# Assignment
Filter the entries for lines with the word "select".

Transcribed page contents
BEGIN
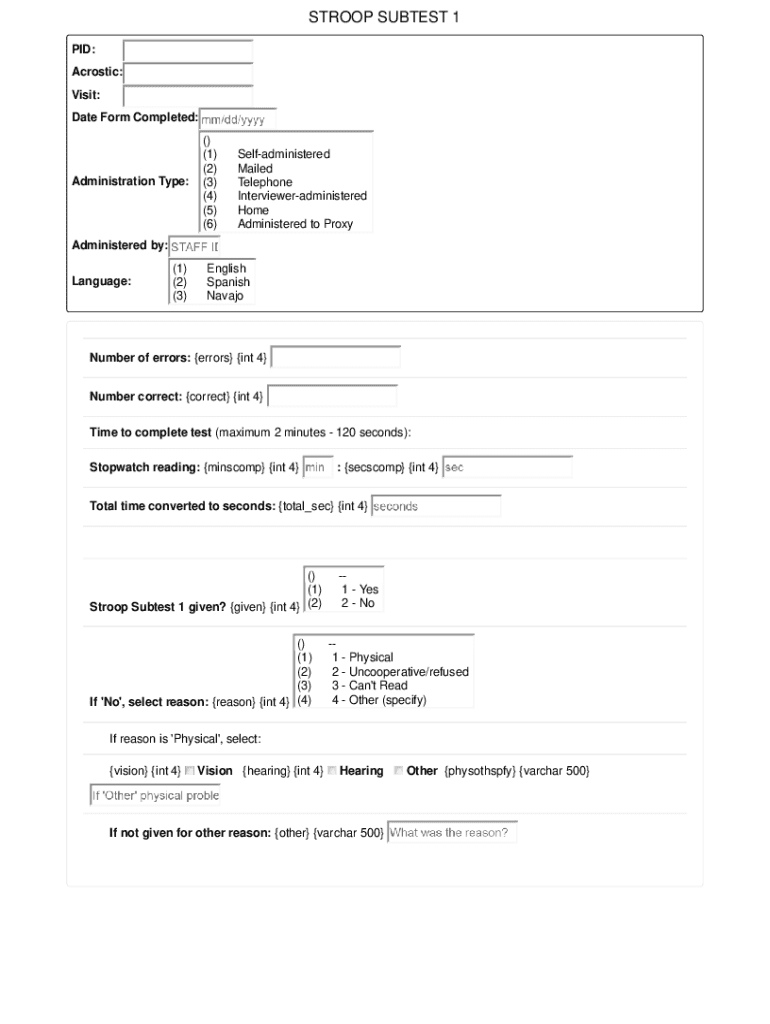 STROOP SUBTEST 1

PID:
Acrostic:
Visit:
Date Form Completed: mm/dd/yyyy

Administration Type:
()
(1) Self-administered
(2) Mailed
(3) Telephone
(4) Interviewer-administered
(5) Home
(6) Administered to Proxy

Administered by: STAFF ID

Language:
(1) English
(2) Spanish
(3) Navajo

Number of errors: {errors} {int 4}

Number correct: {correct} {int 4}

Time to complete test (maximum 2 minutes - 120 seconds):

Stopwatch reading: {minscomp} {int 4} min : {secscomp} {int 4} sec

Total time converted to seconds: {total_sec} {int 4} seconds

Stroop Subtest 1 given? {given} {int 4}
() --
(1) 1 - Yes
(2) 2 - No

If 'No', select reason: {reason} {int 4}
() --
(1) 1 - Physical
(2) 2 - Uncooperative/refused
(3) 3 - Can't Read
(4) 4 - Other (specify)

If reason is 'Physical', select:

{vision} {int 4} Vision {hearing} {int 4} Hearing Other {physothspfy} {varchar 500}

If 'Other' physical proble

If not given for other reason: {other} {varchar 500} What was the reason?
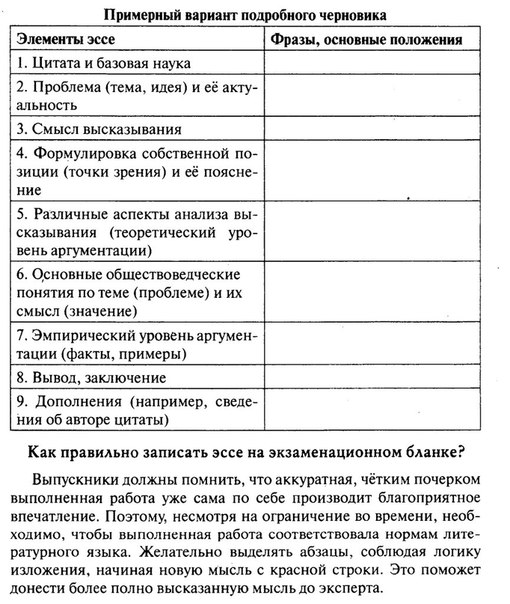 Примерный вариант подробного черновика

| Элементы эссе | Фразы, основные положения |
|---|---|
| 1. Цитата и базовая наука | |
| 2. Проблема (тема, идея) и её актуальность | |
| 3. Смысл высказывания | |
| 4. Формулировка собственной позиции (точки зрения) и её пояснение | |
| 5. Различные аспекты анализа высказывания (теоретический уровень аргументации) | |
| 6. Основные обществоведческие понятия по теме (проблеме) и их смысл (значение) | |
| 7. Эмпирический уровень аргументации (факты, примеры) | |
| 8. Вывод, заключение | |
| 9. Дополнения (например, сведения об авторе цитаты) | |

Как правильно записать эссе на экзаменационном бланке?

Выпускники должны помнить, что аккуратная, чётким почерком выполненная работа уже сама по себе производит благоприятное впечатление. Поэтому, несмотря на ограничение во времени, необходимо, чтобы выполненная работа соответствовала нормам литературного языка. Желательно выделять абзацы, соблюдая логику изложения, начиная новую мысль с красной строки. Это поможет донести более полно высказанную мысль до эксперта.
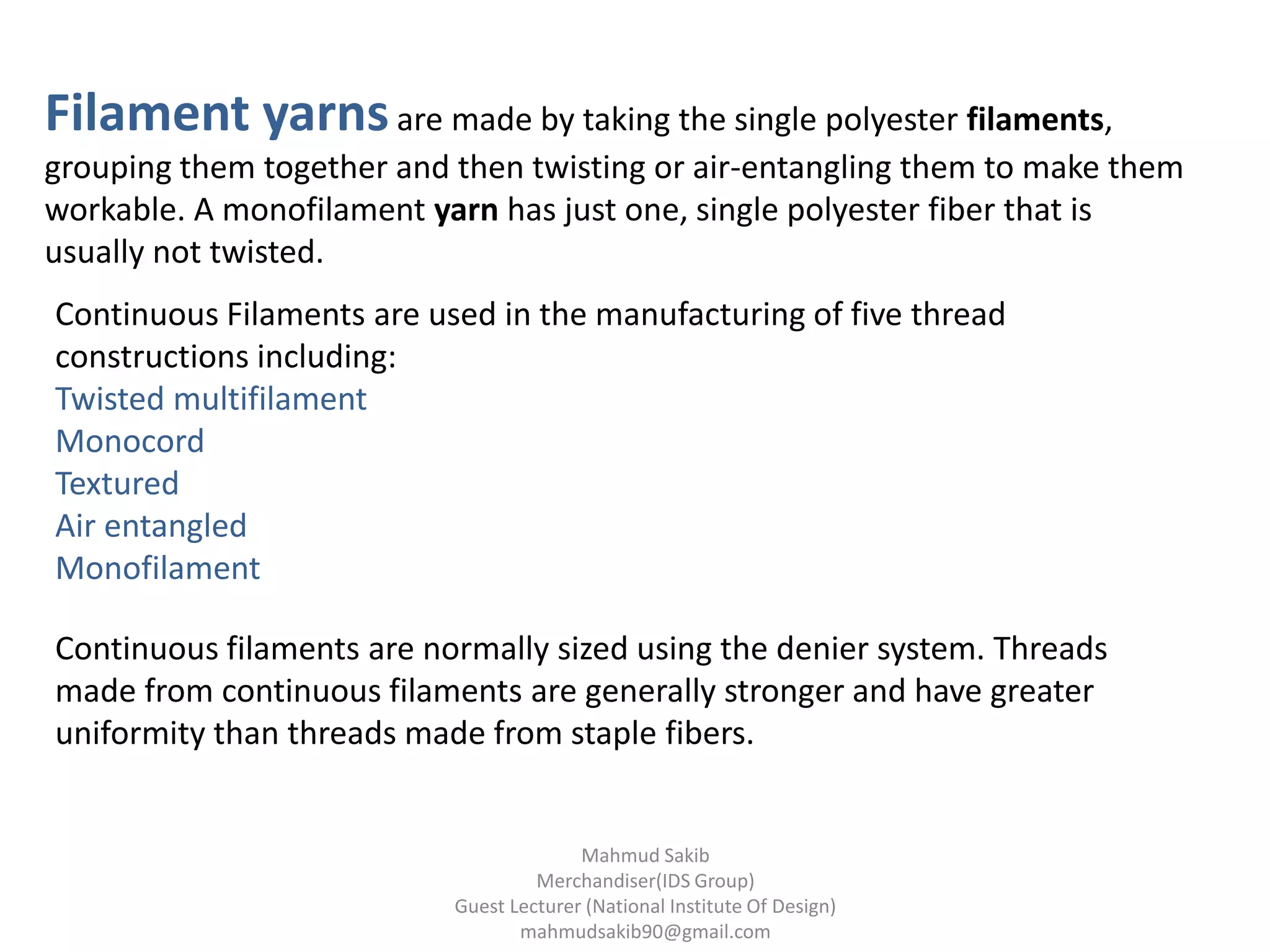 Filament yarns are made by taking the single polyester filaments, grouping them together and then twisting or air-entangling them to make them workable. A monofilament yarn has just one, single polyester fiber that is usually not twisted.

Continuous Filaments are used in the manufacturing of five thread constructions including:
Twisted multifilament
Monocord
Textured
Air entangled
Monofilament

Continuous filaments are normally sized using the denier system. Threads made from continuous filaments are generally stronger and have greater uniformity than threads made from staple fibers.

Mahmud Sakib
Merchandiser(IDS Group)
Guest Lecturer (National Institute Of Design)
mahmudsakib90@gmail.com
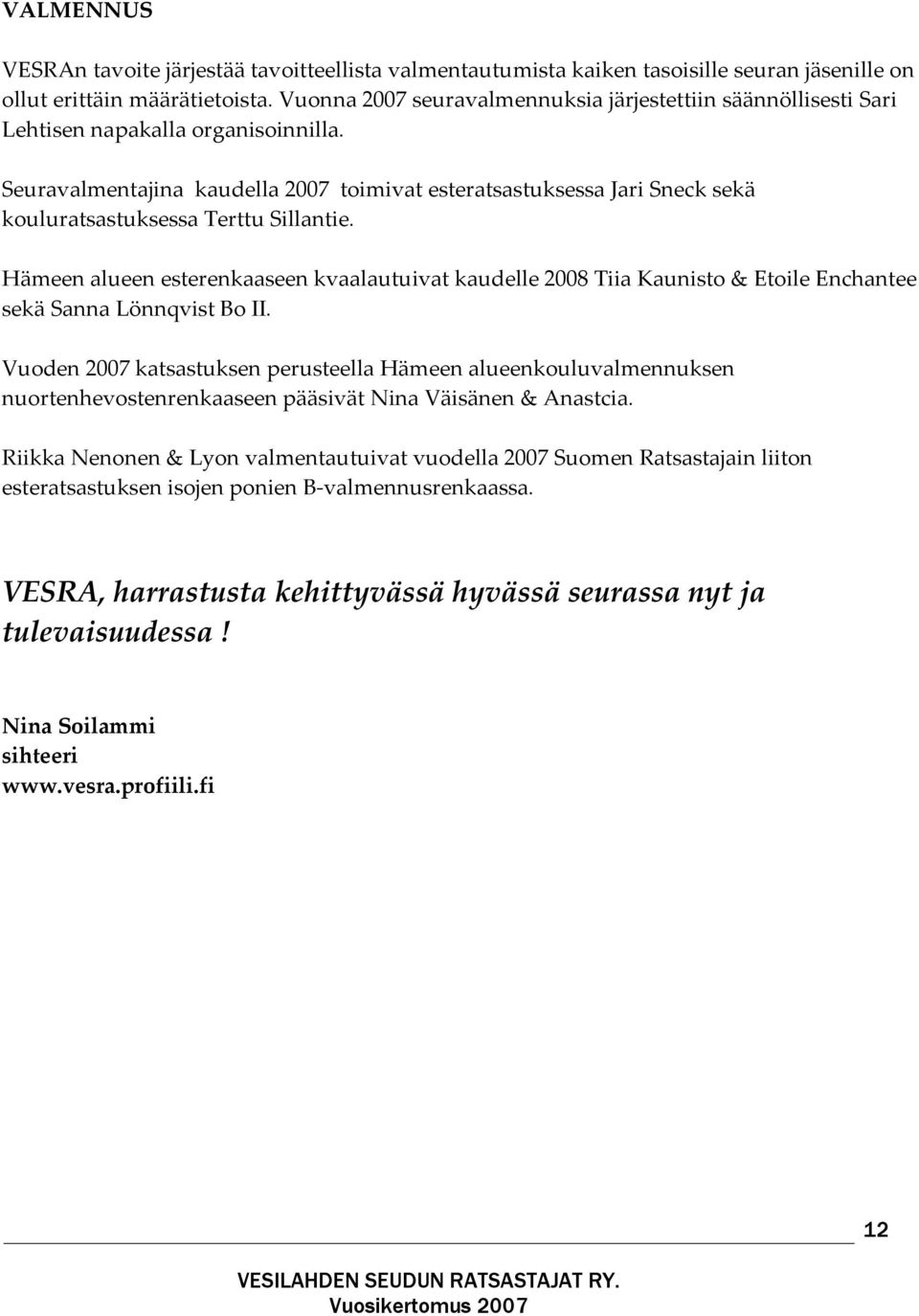 VALMENNUS

VESRAn tavoite järjestää tavoitteellista valmentautumista kaiken tasoisille seuran jäsenille on ollut erittäin määrätietoista. Vuonna 2007 seuravalmennuksia järjestettiin säännöllisesti Sari Lehtisen napakalla organisoinnilla.

Seuravalmentajina kaudella 2007 toimivat esteratsastuksessa Jari Sneck sekä kouluratsastuksessa Terttu Sillantie.

Hämeen alueen esterenkaaseen kvaalautuivat kaudelle 2008 Tiia Kaunisto & Etoile Enchantee sekä Sanna Lönnqvist Bo II.

Vuoden 2007 katsastuksen perusteella Hämeen alueenkouluvalmennuksen nuortenhevostenrenkaaseen pääsivät Nina Väisänen & Anastcia.

Riikka Nenonen & Lyon valmentautuivat vuodella 2007 Suomen Ratsastajain liiton esteratsastuksen isojen ponien B-valmennusrenkaassa.

VESRA, harrastusta kehittyvässä hyvässä seurassa nyt ja tulevaisuudessa !

Nina Soilammi
sihteeri
www.vesra.profiili.fi

12

VESILAHDEN SEUDUN RATSASTAJAT RY.
Vuosikertomus 2007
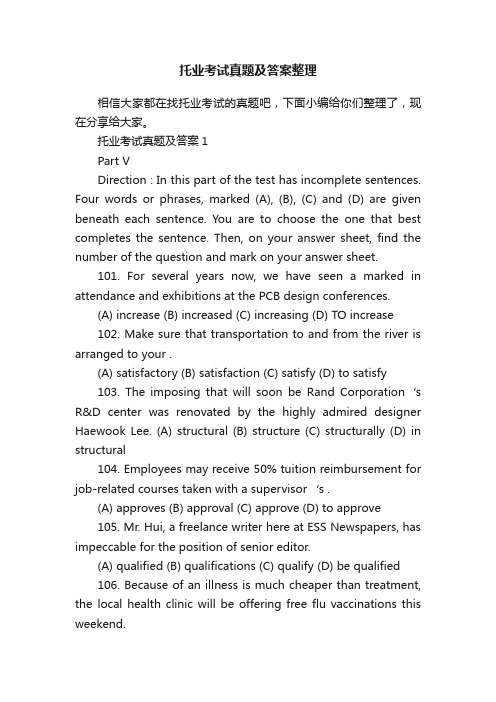 托业考试真题及答案整理

相信大家都在找托业考试的真题吧，下面小编给你们整理了，现在分享给大家。

托业考试真题及答案 1

Part V

Direction : In this part of the test has incomplete sentences. Four words or phrases, marked (A), (B), (C) and (D) are given beneath each sentence. You are to choose the one that best completes the sentence. Then, on your answer sheet, find the number of the question and mark on your answer sheet.

101. For several years now, we have seen a marked in attendance and exhibitions at the PCB design conferences.

(A) increase (B) increased (C) increasing (D) TO increase

102. Make sure that transportation to and from the river is arranged to your .

(A) satisfactory (B) satisfaction (C) satisfy (D) to satisfy

103. The imposing that will soon be Rand Corporation 's R&D center was renovated by the highly admired designer Haewook Lee. (A) structural (B) structure (C) structurally (D) in structural

104. Employees may receive 50% tuition reimbursement for job-related courses taken with a supervisor 's .

(A) approves (B) approval (C) approve (D) to approve

105. Mr. Hui, a freelance writer here at ESS Newspapers, has impeccable for the position of senior editor.

(A) qualified (B) qualifications (C) qualify (D) be qualified

106. Because of an illness is much cheaper than treatment, the local health clinic will be offering free flu vaccinations this weekend.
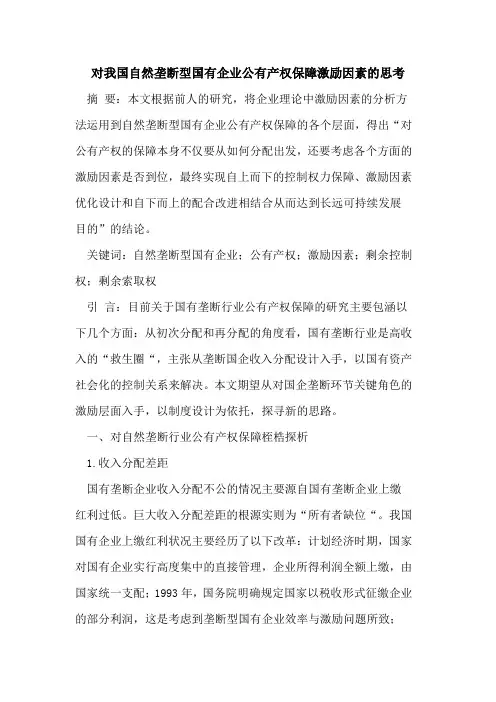 对我国自然垄断型国有企业公有产权保障激励因素的思考

摘 要：本文根据前人的研究，将企业理论中激励因素的分析方法运用到自然垄断型国有企业公有产权保障的各个层面，得出“对公有产权的保障本身不仅要从如何分配出发，还要考虑各个方面的激励因素是否到位，最终实现自上而下的控制权力保障、激励因素优化设计和自下而上的配合改进相结合从而达到长远可持续发展目的”的结论。

关键词：自然垄断型国有企业；公有产权；激励因素；剩余控制权；剩余索取权

引 言：目前关于国有垄断行业公有产权保障的研究主要包涵以下几个方面：从初次分配和再分配的角度看，国有垄断行业是高收入的“救生圈“，主张从垄断国企收入分配设计入手，以国有资产社会化的控制关系来解决。本文期望从对国企垄断环节关键角色的激励层面入手，以制度设计为依托，探寻新的思路。

一、对自然垄断行业公有产权保障桎梏探析

1.收入分配差距

国有垄断企业收入分配不公的情况主要源自国有垄断企业上缴红利过低。巨大收入分配差距的根源实则为“所有者缺位“。我国国有企业上缴红利状况主要经历了以下改革：计划经济时期，国家对国有企业实行高度集中的直接管理，企业所得利润全额上缴，由国家统一支配；1993 年，国务院明确规定国家以税收形式征缴企业的部分利润，这是考虑到垄断型国有企业效率与激励问题所致；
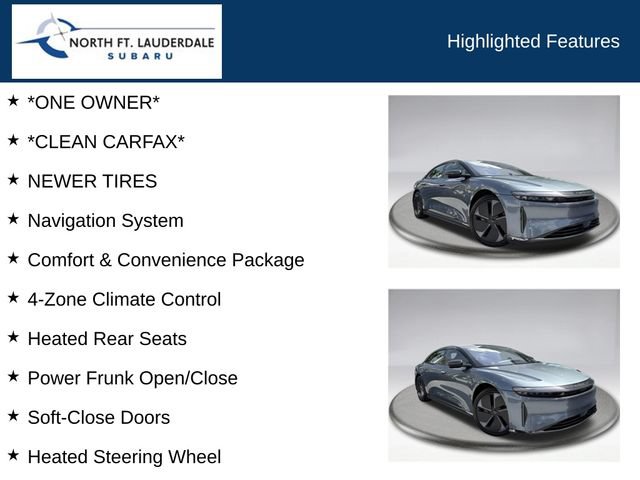 NORTH FT. LAUDERDALE
SUBARU

Highlighted Features

★ *ONE OWNER*
★ *CLEAN CARFAX*
★ NEWER TIRES
★ Navigation System
★ Comfort & Convenience Package
★ 4-Zone Climate Control
★ Heated Rear Seats
★ Power Frunk Open/Close
★ Soft-Close Doors
★ Heated Steering Wheel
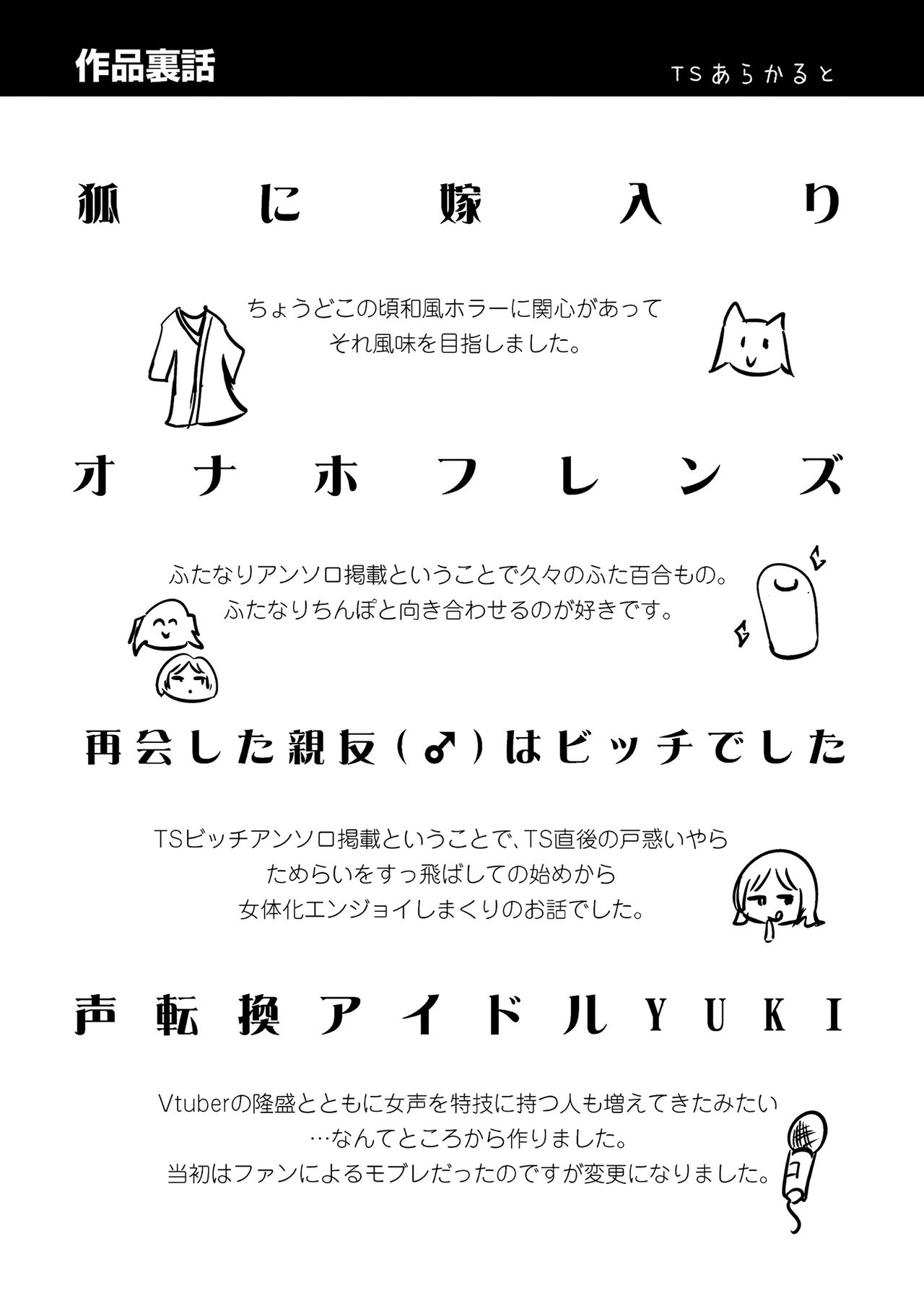 作品裏話

TSあらかると

狐に嫁入り

ちょうどこの頃和風ホラーに関心があって
それ風味を目指しました。

オナホフレンズ

ふたなりアンソロ掲載ということで久々のふた百合もの。
ふたなりちんぽと向き合わせるのが好きです。

再会した親友(♂)はビッチでした

TSビッチアンソロ掲載ということで、TS直後の戸惑いやら
ためらいをすっ飛ばしての始めから
女体化エンジョイしまくりのお話でした。

声転換アイドルYUKI

Vtuberの隆盛とともに女声を特技に持つ人も増えてきたみたい
…なんてところから作りました。
当初はファンによるモブレだったのですが変更になりました。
END
# Answer to this exercise
If 'No', select reason: {reason} {int 4}
If reason is 'Physical', select:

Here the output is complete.